O cochilo da discórdia: Como o sono de Kassab virou estratégia de marketing no palco da corrida presidencial
Em um cenário eleitoral cada vez mais domado pelo imediatismo e pelas disputas por cortes rápidos nas redes sociais, o insólito encontrou brecha para roubar a cena no primeiro debate presidencial transmitido pela TV Bandeirantes. Em meio ao embate de propostas e provocações na arena política, foi uma imagem da plateia que acabou viralizando: o ex-prefeito e presidente do PSD, Gilberto Kassab, candidato a vice-presidente na chapa puro-sangue de Ronaldo Caiado, foi flagrado de olhos fechados e aparentando "apagar" em diversos momentos da transmissão.
O flagra, gravado pelas câmeras no exato instante em que o próprio companheiro de chapa discursava no púlpito, rapidamente tomou os canais digitais e gerou uma onda de memes e comentários. Mas a verdadeira jogada de mestre veio na resposta comunicacional de Ronaldo Caiado.
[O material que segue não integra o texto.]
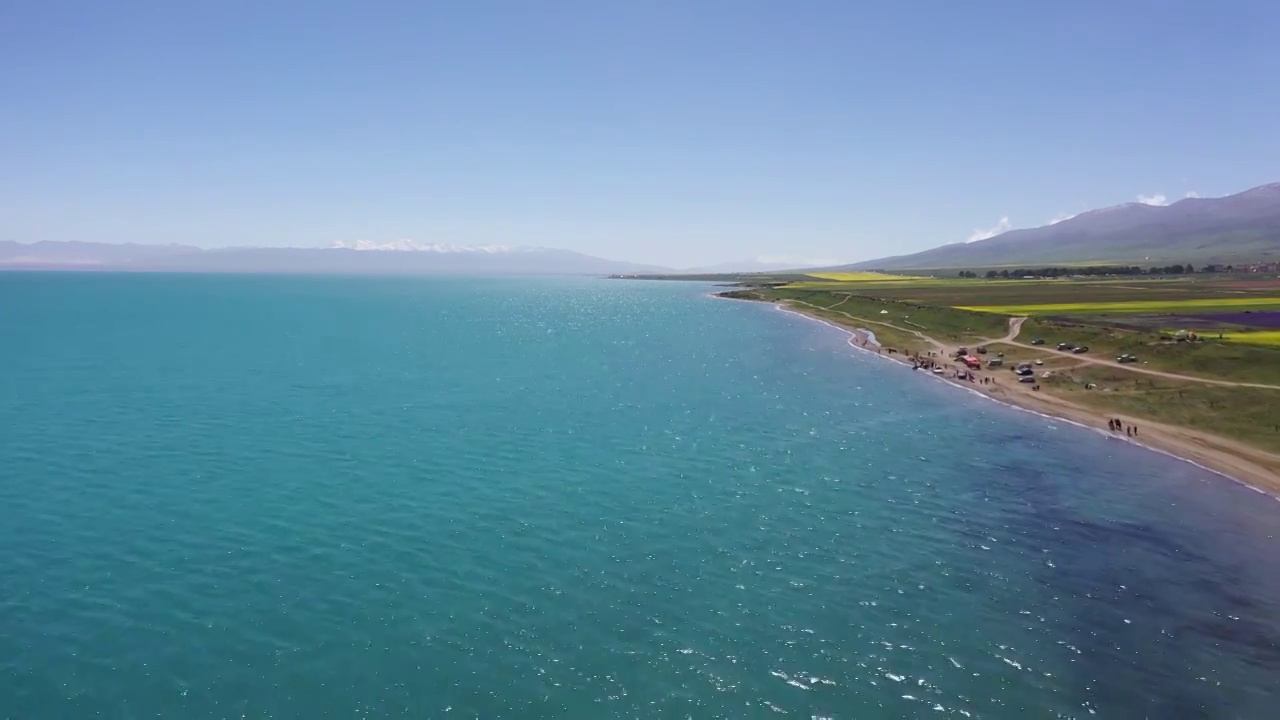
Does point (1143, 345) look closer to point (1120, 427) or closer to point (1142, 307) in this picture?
point (1120, 427)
Da gafe ao engajamento: A arte de transformar derrapadas em slogan
Em vez de tentar ignorar a saia justa ou adotar um tom defensivo diante das piadas, o ex-governador de Goiás preferiu surfar a onda da repercussão. Indo diretamente às suas redes sociais, Caiado usou de bom humor para transformar a "soneca" do aliado no seu mais novo trunfo eleitoral:
"Comigo na Presidência, você vai dormir tranquilo igual ao Gilberto Kassab no debate!", Ronaldo Caiado
Kassab, por sua vez, buscou contornar o episódio afirmando que apenas conferia o celular e interagia com eleitores durante a extensa agenda de campanha. O contraponto bem-humorado de Caiado, no entanto, expõe uma dinâmica moderna do marketing político: a capacidade de converter uma situação embaraçosa em um aceno leve para o eleitorado saturado de agressividade.
A Repercussão nas Redes: A cena do aliado de olhos fechados viralizou em minutos, ultrapassando os recortes das propostas do debate.
A Estratégia de Defesa: O uso da autoironia por Caiado neutralizou os ataques da oposição antes que virassem munição pesada.
O Esvaziamento do Palco: O episódio ganhou força extra diante da ausência de outros grandes nomes da disputa, concentrando os holofotes no palanque da transmissão.
Reflexão: O espetáculo e a substância na era dos cortes virtuais
O episódio levanta uma questão essencial sobre os rumos do debate público: em uma corrida presidencial marcada por cadeiras vazias e discursos formatados para redes sociais, o imprevisível e o cômico continuam sobressaindo à discussão programática de governo.
Quando um simples cochilo de plateia alcança mais engajamento do que o plano de diretrizes para o país, fica a dúvida sobre o que o eleitor realmente busca ao sintonizar em um debate. Resta saber se a promessa de um "sono tranquilo" para a população será suficiente para converter momentos virais em votos nas urnas.